Water Pressures Trapped beneath a Trench Excavation
Dr W H Ward reported some construction difficulties encountered by a contractor excavating a pipeline trench near Southampton (Ward, 1957). The trench excavation was made through an unconfined aquifer of sandy gravel overlying the clays of the Bracklesham Beds. The contractor dealt with the water in the sandy gravel by using steel sheet-piling to form a cut-off on either side of the trench and exclude the groundwater. The clay in the base of the excavation was not yielding water, so dewatering measures were not adopted.
The trench was approximately 6.1 m deep to allow placement of a 760 mm diameter pipe, which was laid on a 150 mm thick concrete slab in the base of the excavation. The construction difficulties encountered consisted of uplift of the bottom of the trench (called ‘base heave’; see Section 7.5.1), often occurring overnight while the trench was open. At one location, the trench formation rose by almost 150 mm before the concrete slab was cast and a further 50 mm after casting.

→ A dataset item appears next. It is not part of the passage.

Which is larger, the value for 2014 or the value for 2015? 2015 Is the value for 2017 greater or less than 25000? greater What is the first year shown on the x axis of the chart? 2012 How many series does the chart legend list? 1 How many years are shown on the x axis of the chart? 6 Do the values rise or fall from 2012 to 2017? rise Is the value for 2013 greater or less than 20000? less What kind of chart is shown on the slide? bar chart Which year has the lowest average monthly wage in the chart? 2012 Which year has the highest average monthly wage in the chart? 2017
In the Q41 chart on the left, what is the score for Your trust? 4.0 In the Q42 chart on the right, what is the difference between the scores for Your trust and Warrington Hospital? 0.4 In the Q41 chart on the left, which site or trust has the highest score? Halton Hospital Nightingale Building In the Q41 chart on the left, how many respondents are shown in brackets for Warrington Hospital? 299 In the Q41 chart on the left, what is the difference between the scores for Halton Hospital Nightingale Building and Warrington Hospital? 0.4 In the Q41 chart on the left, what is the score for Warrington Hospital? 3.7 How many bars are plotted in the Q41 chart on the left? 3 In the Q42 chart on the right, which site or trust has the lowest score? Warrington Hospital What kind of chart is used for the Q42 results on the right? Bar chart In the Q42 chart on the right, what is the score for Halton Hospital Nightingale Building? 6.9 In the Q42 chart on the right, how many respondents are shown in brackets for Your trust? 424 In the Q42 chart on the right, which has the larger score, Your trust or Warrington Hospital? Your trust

When Dr Ward and his colleagues at the Building Research Station were consulted, they suggested that the problem might be due to a high groundwater pressure in a water-bearing stratum below the base of the trench. This was proved to be the case when a small borehole was drilled in the base of the trench. This borehole overflowed into the trench, with the flowing water bringing fine sand with it. The water pressure in the borehole was later determined to be at least 1.3 m above trench formation level, but it is likely that the original piezometric level was even higher, since the flowing discharge from the borehole may have reduced pressures somewhat. Once the problem had been identified, the contractor was able to complete the works satisfactorily by installing a system of gravel-filled relief wells (see Section 17.8) in the base of the trench to bleed off the excess groundwater pressures (Figure 3.19).

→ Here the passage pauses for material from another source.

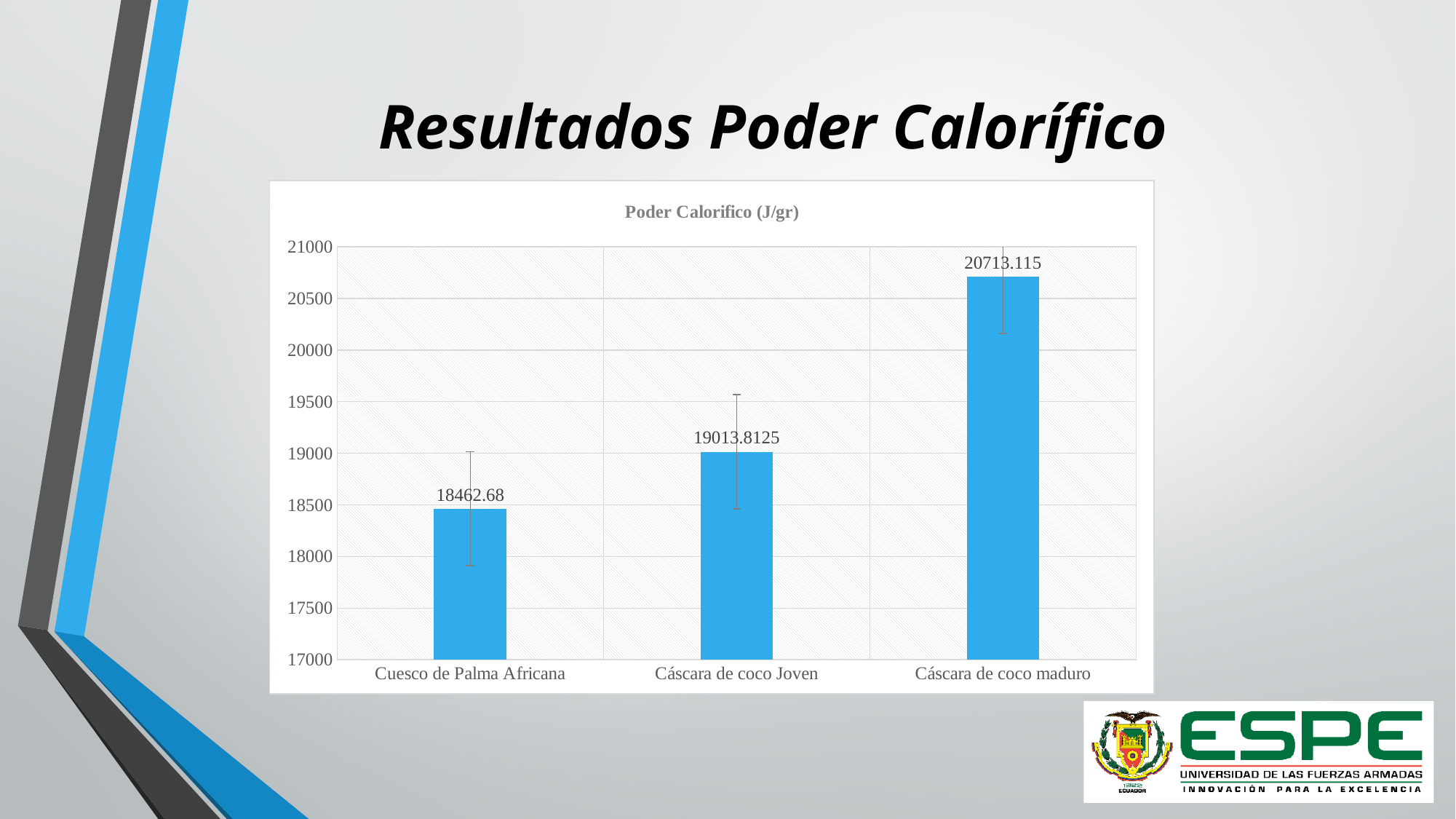
How many categories are shown in the chart? 3 What is the difference between the values for Cáscara de coco Joven and Cuesco de Palma Africana? 551.1325 What is the value for Cáscara de coco maduro? 20713.115 What is the value for Cáscara de coco Joven? 19013.8125 What is the title of the chart? Poder Calorifico (J/gr) Is the value for Cáscara de coco maduro greater or less than 20500? greater What kind of chart is shown on the slide? bar chart Which is larger, the value for Cáscara de coco Joven or the value for Cuesco de Palma Africana? Cáscara de coco Joven Which category has the highest value? Cáscara de coco maduro Which category has the lowest value? Cuesco de Palma Africana What is the difference between the values for Cáscara de coco maduro and Cuesco de Palma Africana? 2250.435 What is the value for Cuesco de Palma Africana? 18462.68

This case history illustrates the importance of identifying the small-scale geological structure around an excavation. It appears that in this case the trench was excavated through an upper aquifer (the sandy gravel), which was dealt with using a sheet-pile cutoff, and the base of the trench was dug into low-permeability clay, which is effectively an aquiclude. The problems occurred because there was a separate confined aquifer beneath the aquiclude, which contained sufficient water pressure to lift the trench formation. Once identified and understood, the problem was solved easily using relief wells. However, because the problem was not identified in the site investigation before work started, time and money were wasted in changing the temporary works as well as making good the damaged pipelines. A classic failing of site investigations for groundwater lowering projects is that the boreholes are not taken deep enough to identify any confined aquifers that may exist beneath the proposed excavations. Guidelines on suitable depths for boreholes are given in Section 11.9.
Figure 3.19 Use of simple relief wells to maintain base stability. (AfterWard, W H, Geotechnique, 7, 134-139, 1957.)